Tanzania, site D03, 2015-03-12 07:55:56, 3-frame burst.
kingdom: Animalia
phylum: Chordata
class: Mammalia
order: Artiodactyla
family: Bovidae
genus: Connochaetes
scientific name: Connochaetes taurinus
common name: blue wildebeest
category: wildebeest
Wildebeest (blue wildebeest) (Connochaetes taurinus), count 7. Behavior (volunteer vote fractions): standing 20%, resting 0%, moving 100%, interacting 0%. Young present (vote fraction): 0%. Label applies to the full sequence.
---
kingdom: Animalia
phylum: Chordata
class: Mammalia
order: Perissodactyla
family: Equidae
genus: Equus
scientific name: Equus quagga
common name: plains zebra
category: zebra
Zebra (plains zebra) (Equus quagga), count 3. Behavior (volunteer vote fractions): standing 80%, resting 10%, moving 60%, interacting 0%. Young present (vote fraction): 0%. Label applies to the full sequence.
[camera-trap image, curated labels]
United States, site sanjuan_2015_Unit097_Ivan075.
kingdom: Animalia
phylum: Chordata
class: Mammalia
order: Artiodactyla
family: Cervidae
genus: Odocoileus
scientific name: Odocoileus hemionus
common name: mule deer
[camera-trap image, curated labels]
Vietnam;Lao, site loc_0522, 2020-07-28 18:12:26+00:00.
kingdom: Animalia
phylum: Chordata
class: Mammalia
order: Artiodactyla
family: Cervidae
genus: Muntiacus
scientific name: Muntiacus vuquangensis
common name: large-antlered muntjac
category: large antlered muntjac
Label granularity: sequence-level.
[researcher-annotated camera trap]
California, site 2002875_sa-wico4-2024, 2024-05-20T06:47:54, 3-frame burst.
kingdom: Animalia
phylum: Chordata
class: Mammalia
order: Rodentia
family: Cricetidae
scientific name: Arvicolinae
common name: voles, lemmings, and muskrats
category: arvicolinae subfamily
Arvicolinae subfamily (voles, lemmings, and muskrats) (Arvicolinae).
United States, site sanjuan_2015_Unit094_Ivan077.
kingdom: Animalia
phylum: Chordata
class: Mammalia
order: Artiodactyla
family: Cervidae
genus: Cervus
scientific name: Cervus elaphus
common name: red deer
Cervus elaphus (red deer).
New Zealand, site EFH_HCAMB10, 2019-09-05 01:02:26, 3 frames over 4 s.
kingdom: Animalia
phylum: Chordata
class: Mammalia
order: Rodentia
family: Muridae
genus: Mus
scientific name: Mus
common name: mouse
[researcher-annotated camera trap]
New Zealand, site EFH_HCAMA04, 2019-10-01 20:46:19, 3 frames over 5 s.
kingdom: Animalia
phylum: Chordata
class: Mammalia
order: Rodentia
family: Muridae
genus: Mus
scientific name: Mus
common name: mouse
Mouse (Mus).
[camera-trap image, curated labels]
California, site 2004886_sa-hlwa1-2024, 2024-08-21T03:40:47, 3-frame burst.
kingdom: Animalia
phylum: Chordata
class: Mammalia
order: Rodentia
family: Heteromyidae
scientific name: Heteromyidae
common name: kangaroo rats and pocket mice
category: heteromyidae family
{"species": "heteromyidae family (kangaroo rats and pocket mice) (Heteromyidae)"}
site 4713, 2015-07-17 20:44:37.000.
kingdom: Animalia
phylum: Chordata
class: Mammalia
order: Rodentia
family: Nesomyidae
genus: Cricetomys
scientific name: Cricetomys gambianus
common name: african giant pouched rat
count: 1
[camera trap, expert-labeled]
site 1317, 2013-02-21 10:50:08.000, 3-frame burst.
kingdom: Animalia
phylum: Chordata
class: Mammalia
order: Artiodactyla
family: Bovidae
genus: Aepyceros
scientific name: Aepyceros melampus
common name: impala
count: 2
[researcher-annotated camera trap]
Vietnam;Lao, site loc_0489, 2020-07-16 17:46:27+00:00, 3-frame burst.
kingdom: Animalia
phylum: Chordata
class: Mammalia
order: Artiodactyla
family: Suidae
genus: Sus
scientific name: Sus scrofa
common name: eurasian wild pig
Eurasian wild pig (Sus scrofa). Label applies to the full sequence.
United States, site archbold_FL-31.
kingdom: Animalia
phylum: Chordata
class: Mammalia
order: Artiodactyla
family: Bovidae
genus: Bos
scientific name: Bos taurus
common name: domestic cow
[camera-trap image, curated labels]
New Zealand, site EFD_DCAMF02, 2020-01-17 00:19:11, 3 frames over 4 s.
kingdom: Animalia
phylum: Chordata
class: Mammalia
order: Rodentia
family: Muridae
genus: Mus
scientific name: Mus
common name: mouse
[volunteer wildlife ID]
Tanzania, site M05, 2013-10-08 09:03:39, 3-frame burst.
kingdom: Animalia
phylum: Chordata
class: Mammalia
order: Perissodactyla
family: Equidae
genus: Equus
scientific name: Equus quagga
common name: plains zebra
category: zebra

==========

§ **Task directions**:
Print each line of the data exactly. Keep all of it.

§ **Task answer**:
Tanzania, site D03, 2015-03-12 07:55:56, 3-frame burst.
kingdom: Animalia
phylum: Chordata
class: Mammalia
order: Artiodactyla
family: Bovidae
genus: Connochaetes
scientific name: Connochaetes taurinus
common name: blue wildebeest
category: wildebeest
Wildebeest (blue wildebeest) (Connochaetes taurinus), count 7. Behavior (volunteer vote fractions): standing 20%, resting 0%, moving 100%, interacting 0%. Young present (vote fraction): 0%. Label applies to the full sequence.
---
kingdom: Animalia
phylum: Chordata
class: Mammalia
order: Perissodactyla
family: Equidae
genus: Equus
scientific name: Equus quagga
common name: plains zebra
category: zebra
Zebra (plains zebra) (Equus quagga), count 3. Behavior (volunteer vote fractions): standing 80%, resting 10%, moving 60%, interacting 0%. Young present (vote fraction): 0%. Label applies to the full sequence.
[camera-trap image, curated labels]
United States, site sanjuan_2015_Unit097_Ivan075.
kingdom: Animalia
phylum: Chordata
class: Mammalia
order: Artiodactyla
family: Cervidae
genus: Odocoileus
scientific name: Odocoileus hemionus
common name: mule deer
[camera-trap image, curated labels]
Vietnam;Lao, site loc_0522, 2020-07-28 18:12:26+00:00.
kingdom: Animalia
phylum: Chordata
class: Mammalia
order: Artiodactyla
family: Cervidae
genus: Muntiacus
scientific name: Muntiacus vuquangensis
common name: large-antlered muntjac
category: large antlered muntjac
Label granularity: sequence-level.
[researcher-annotated camera trap]
California, site 2002875_sa-wico4-2024, 2024-05-20T06:47:54, 3-frame burst.
kingdom: Animalia
phylum: Chordata
class: Mammalia
order: Rodentia
family: Cricetidae
scientific name: Arvicolinae
common name: voles, lemmings, and muskrats
category: arvicolinae subfamily
Arvicolinae subfamily (voles, lemmings, and muskrats) (Arvicolinae).
United States, site sanjuan_2015_Unit094_Ivan077.
kingdom: Animalia
phylum: Chordata
class: Mammalia
order: Artiodactyla
family: Cervidae
genus: Cervus
scientific name: Cervus elaphus
common name: red deer
Cervus elaphus (red deer).
New Zealand, site EFH_HCAMB10, 2019-09-05 01:02:26, 3 frames over 4 s.
kingdom: Animalia
phylum: Chordata
class: Mammalia
order: Rodentia
family: Muridae
genus: Mus
scientific name: Mus
common name: mouse
[researcher-annotated camera trap]
New Zealand, site EFH_HCAMA04, 2019-10-01 20:46:19, 3 frames over 5 s.
kingdom: Animalia
phylum: Chordata
class: Mammalia
order: Rodentia
family: Muridae
genus: Mus
scientific name: Mus
common name: mouse
Mouse (Mus).
[camera-trap image, curated labels]
California, site 2004886_sa-hlwa1-2024, 2024-08-21T03:40:47, 3-frame burst.
kingdom: Animalia
phylum: Chordata
class: Mammalia
order: Rodentia
family: Heteromyidae
scientific name: Heteromyidae
common name: kangaroo rats and pocket mice
category: heteromyidae family
{"species": "heteromyidae family (kangaroo rats and pocket mice) (Heteromyidae)"}
site 4713, 2015-07-17 20:44:37.000.
kingdom: Animalia
phylum: Chordata
class: Mammalia
order: Rodentia
family: Nesomyidae
genus: Cricetomys
scientific name: Cricetomys gambianus
common name: african giant pouched rat
count: 1
[camera trap, expert-labeled]
site 1317, 2013-02-21 10:50:08.000, 3-frame burst.
kingdom: Animalia
phylum: Chordata
class: Mammalia
order: Artiodactyla
family: Bovidae
genus: Aepyceros
scientific name: Aepyceros melampus
common name: impala
count: 2
[researcher-annotated camera trap]
Vietnam;Lao, site loc_0489, 2020-07-16 17:46:27+00:00, 3-frame burst.
kingdom: Animalia
phylum: Chordata
class: Mammalia
order: Artiodactyla
family: Suidae
genus: Sus
scientific name: Sus scrofa
common name: eurasian wild pig
Eurasian wild pig (Sus scrofa). Label applies to the full sequence.
United States, site archbold_FL-31.
kingdom: Animalia
phylum: Chordata
class: Mammalia
order: Artiodactyla
family: Bovidae
genus: Bos
scientific name: Bos taurus
common name: domestic cow
[camera-trap image, curated labels]
New Zealand, site EFD_DCAMF02, 2020-01-17 00:19:11, 3 frames over 4 s.
kingdom: Animalia
phylum: Chordata
class: Mammalia
order: Rodentia
family: Muridae
genus: Mus
scientific name: Mus
common name: mouse
[volunteer wildlife ID]
Tanzania, site M05, 2013-10-08 09:03:39, 3-frame burst.
kingdom: Animalia
phylum: Chordata
class: Mammalia
order: Perissodactyla
family: Equidae
genus: Equus
scientific name: Equus quagga
common name: plains zebra
category: zebra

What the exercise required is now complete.